Find the existing directory. This is the same directory that we created for the GitHub repo. So the file path will be the same:

Finally, create project. If you would like for a new R window to open with the new project you can select Open in new session.

Once you have the project set up you can add folders and even other files to it if you need to.

  1. You can add files to the old fashion way, by opening the directory on you computer and adding a new folder.
  2. You can add a new folder from your Files panel at the right of your R window using the +Folder icon.
  3. Or you can write code to make R build a new directory for you:
dir.create("new_directory")

This will add a new folder to the directory you are in.

Some of the folders I recommend adding to any directory you create are:

  • scripts – where you will save your code scripts.
  • figures – any figures you create can be saved there.
  • data – sometimes you will pull in data or save data you create in R. You should have a place to save it.

Before you begin the tutorial, practice opening a new script. Add two comments at the top to put your name and date, and a title if you would like. As a reminder you can use the # to comment out your code. R will not recognize any text after # as code that needs to be run.

Example:

# Name: Joe Brown
# Date: 05/21/2026

Save that script in your scripts directory.

Installing and loading swirl

Swirl is one of the better R tutorials because it is interactive inside your R environment by providing prompts in the R console (the lower right panel).

Many packages that contain the important functions to run code in R are pre-installed. But most of them are not. For those that are not pre-installed, we have to install them manually.

We do this using the install.packages() command. This finds the package we are looking for inside a massive directory of R sponsored packages and installs the package for you.

You only ever need to install packages once. Therefore, it is good practice to run the command in the console:

install.packages("swirl")

You should notice a few syntax rules. First, the arguments for the function called install.packages is in () this will be the case for all functions in R. Second, the name of the package we want to install is in " " this will also ALWAYS be the case when we are installing packages, or using strings of letters that we want to be interpreted by R as text.

Once you have installed swirl in the console you can load the swirl library. This gives R a reference point. It gives R a space to look for the functions you are going to use. Or, in this case it drives the tutorial prompts.

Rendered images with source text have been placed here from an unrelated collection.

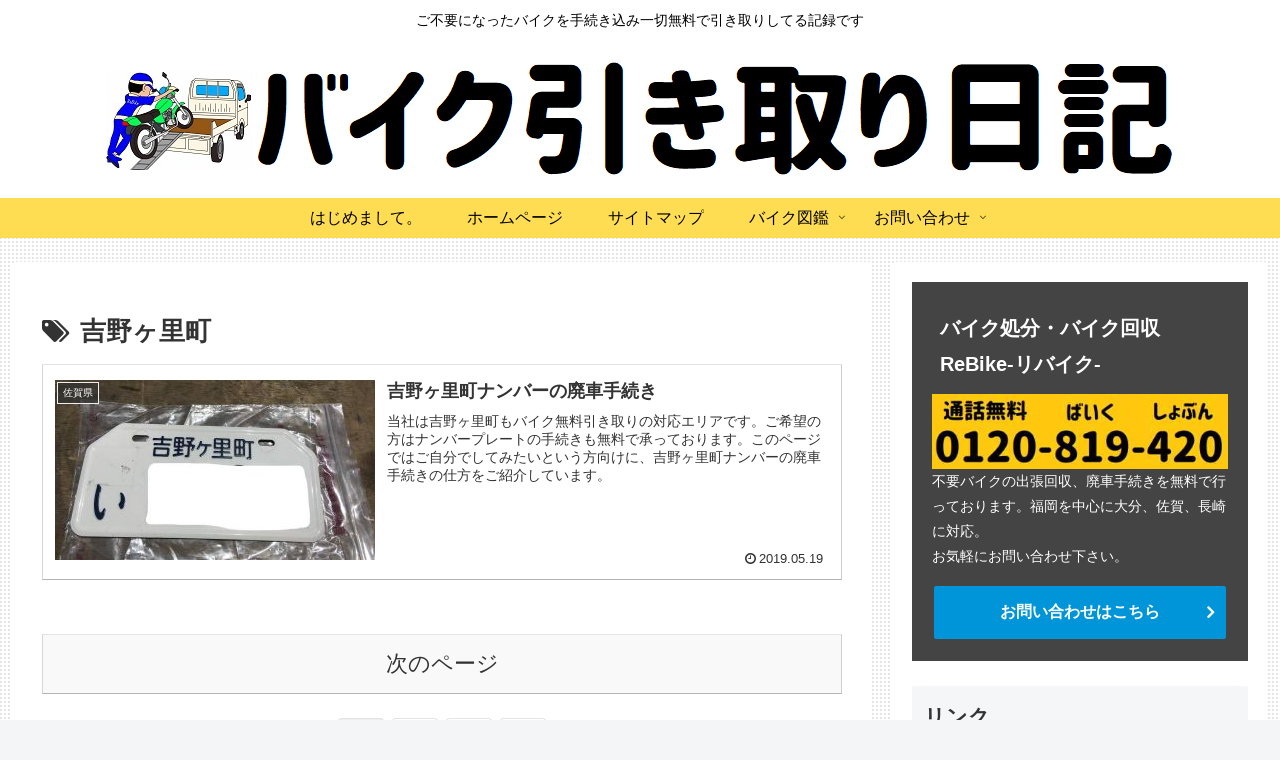

--- FILE ---
content_type: text/plain
request_url: https://www.google-analytics.com/j/collect?v=1&_v=j102&a=1362947415&t=pageview&_s=1&dl=https%3A%2F%2Fkyusyu-bike.com%2Fwp%2Ftag%2F%25E5%2590%2589%25E9%2587%258E%25E3%2583%25B6%25E9%2587%258C%25E7%2594%25BA%2F&ul=en-us%40posix&dt=%E5%90%89%E9%87%8E%E3%83%B6%E9%87%8C%E7%94%BA%20%7C%20%E3%83%90%E3%82%A4%E3%82%AF%E5%BC%95%E3%81%8D%E5%8F%96%E3%82%8A%E6%97%A5%E8%A8%98&sr=1280x720&vp=1280x720&_u=YEBAAAABAAAAAC~&jid=379312010&gjid=1935235433&cid=1911695774.1765192960&tid=UA-69411819-2&_gid=189827886.1765192960&_r=1&_slc=1&gtm=45He5c31n81TJW5MTVza200&gcd=13l3l3l3l1l1&dma=0&tag_exp=103116026~103200004~104527907~104528501~104684208~104684211~105391252~115583767~115616985~115938465~115938469~116184927~116184929~116217636~116217638~116251938~116251940~116474638&z=1917130112
body_size: -450
content:
2,cG-6DYB4GHLHJ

We can load libraries like this:

# Load swirl package
library(swirl)

You should notice that we no longer NEED " " but we can use them if we want.

Once you run the library(swirl) command you will be able to choose the lesson to work through and R will use a prompt-response model as it tracks your work through the lesson.

Please start with the R Programming Basic Building Blocks.

Note: Any code that you are asked to write in swirl tutorial can be written in the console or in a script. Scripts can be saved and read more easily than console outputs. For now, just move through the tutorial. swirl will eventually prompt you to move from the console to a script. SO, just follow the lesson and we will fill in the gaps later.

I will not add instructions about committing changes to GitHub here. We will have practice doing this in the coming weeks.

Readings for the next couple of weeks:

  1. NASA article on the carbon cycle
  2. Hartin et al. 2015 - The Origin Story for the Hector simple climate model.